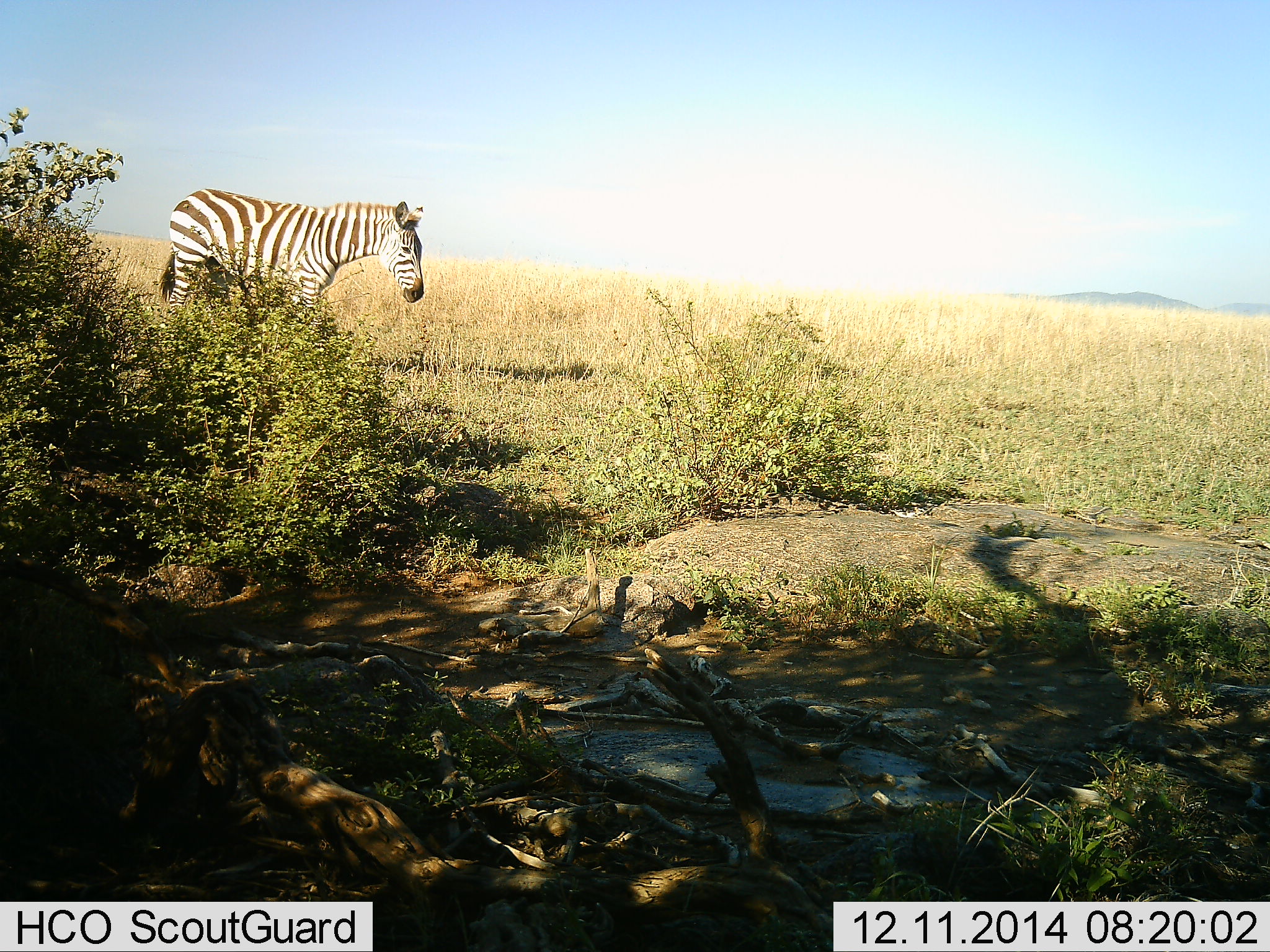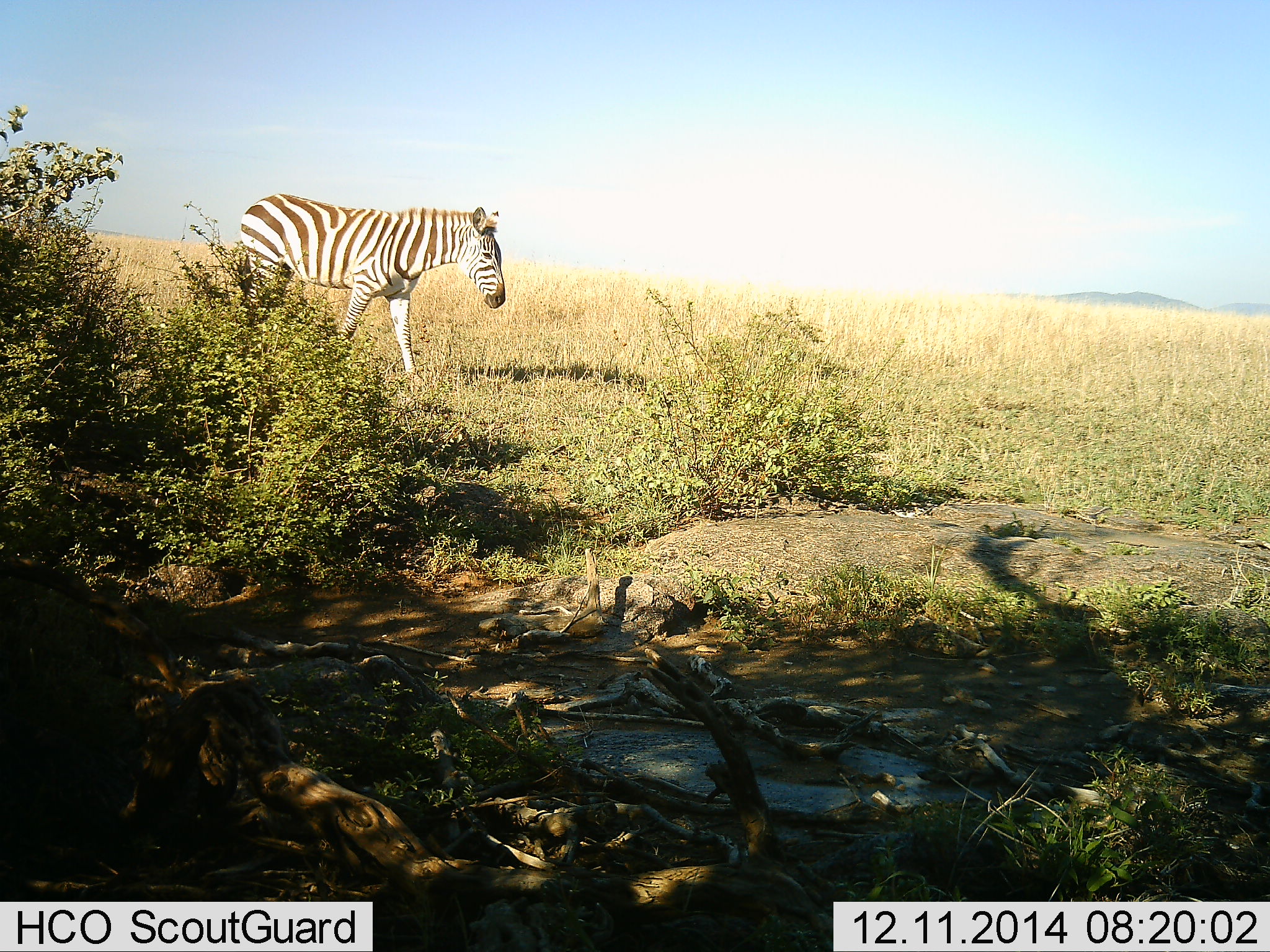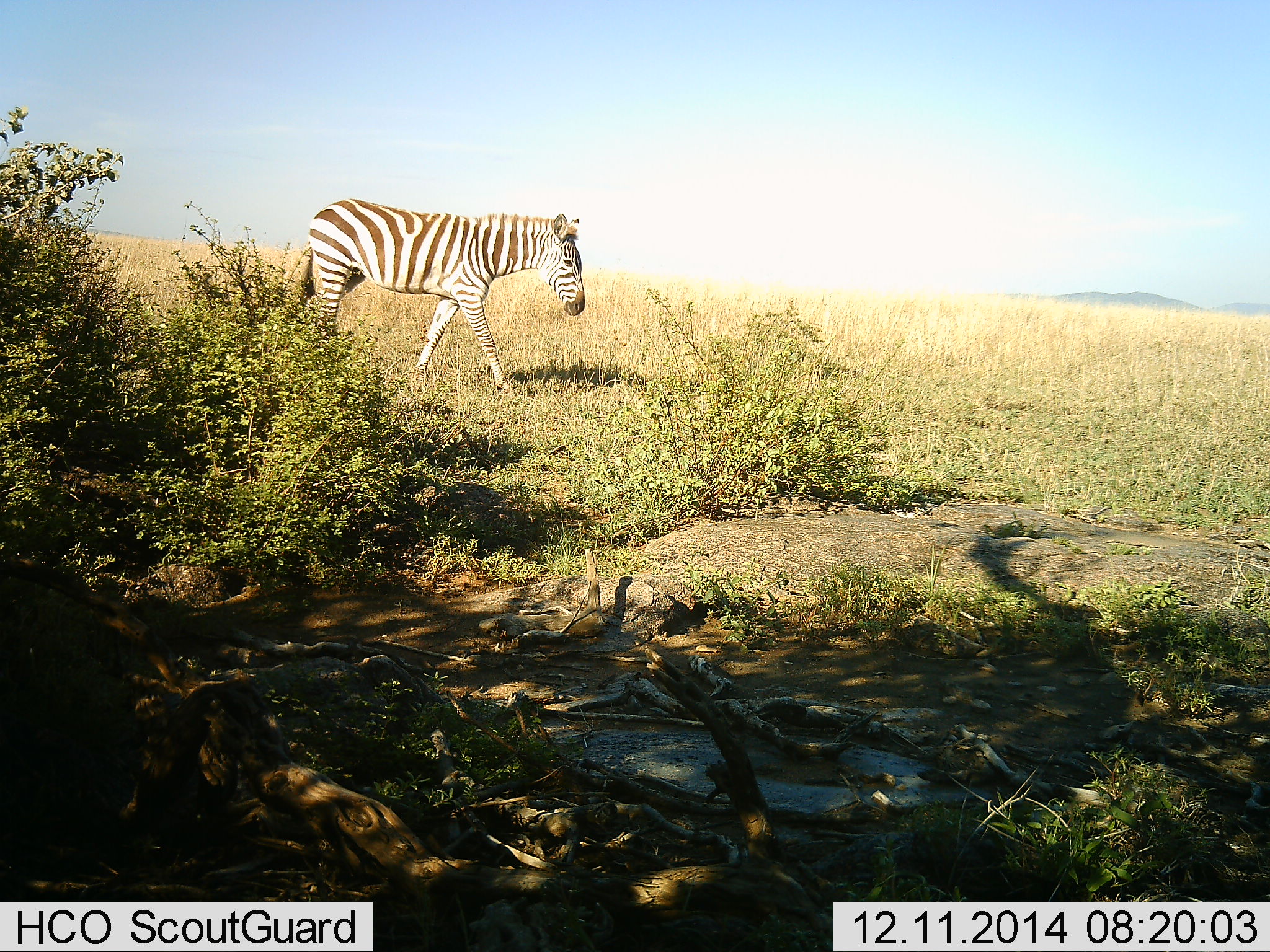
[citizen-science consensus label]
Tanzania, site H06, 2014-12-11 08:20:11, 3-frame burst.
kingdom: Animalia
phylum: Chordata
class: Mammalia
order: Perissodactyla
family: Equidae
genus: Equus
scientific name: Equus quagga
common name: plains zebra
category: zebra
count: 1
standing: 40%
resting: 0%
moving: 90%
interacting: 0%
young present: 0%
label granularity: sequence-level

##########

▶ How to complete this task:
Starting with the line that holds "moving: 90%", copy each remaining line of the listing above exactly, through the last one.

▶ Result below:
moving: 90%
interacting: 0%
young present: 0%
label granularity: sequence-level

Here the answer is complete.